Newton High School will host a Black History Festival from 10 a.m. to 6 p.m. Saturday.
The event is co-sponsored by Springfield Baptist Church, the Newton County Minister's Union and Newton County Board of Education.
Billie Cox, minister for Springfield Baptist Church, said the festival has activities for all ages.
"We have four high schools and four middle schools coming together," Cox said.
Students from Clements, Cousins, Indian Creek and Veterans Memorial middle schools and Alcovy, Eastside and Newton high schools will compete along with students from Salem High School in Rockdale County in a number of academic competitions.
Organizers of the event have selected several judges to review essay contest entries as well as the history bowl and debate competitions.
"For the history bowl we'll have a sort of game show host and conduct it as if we're doing 'Jeopardy' or 'Are You Smarter than a Fifth Grader,'" Cox said.
Debate teams have already been supplied their prompts for discussion.
Middle school debate teams will answer whether they believe one person can make a difference in another's life as well as whether they agree with schools' mandating student uniforms.
High school students will discuss whether hip-hop music in its rawest form is detrimental to today's youth and why the African-American vote is sacred.
"I can't wait to hear that part," Cox said.
Winners will receive monetary prizes as well as individual trophies and grand prize trophies will go to the winning team's school in each category.
Also, students from Springfield Baptist, Pleasant View Baptist and Newton High School will give demonstrations of their step team's moves.
A spoken word performance will be given, and a drama performance will take place from 4 p.m. to 6 p.m.
Food vendors will provide refreshments to attendees and representatives of local government, the health department and police department will be on hand to answer any questions posed to them.
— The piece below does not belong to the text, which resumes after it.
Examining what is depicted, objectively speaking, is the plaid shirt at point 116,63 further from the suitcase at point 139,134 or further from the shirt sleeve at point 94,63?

Representatives of the health clinic at Solid Rock Baptist Church will provide attendees with information as well as complimentary general health screenings.
A voter registration drive will also take place in preparation for county elections and the presidential election in November.
"It is one way that we wanted to expose the county's resources," Cox said. "It's not just about African-American history. We have so many newcomers that we wanted them to know what's here."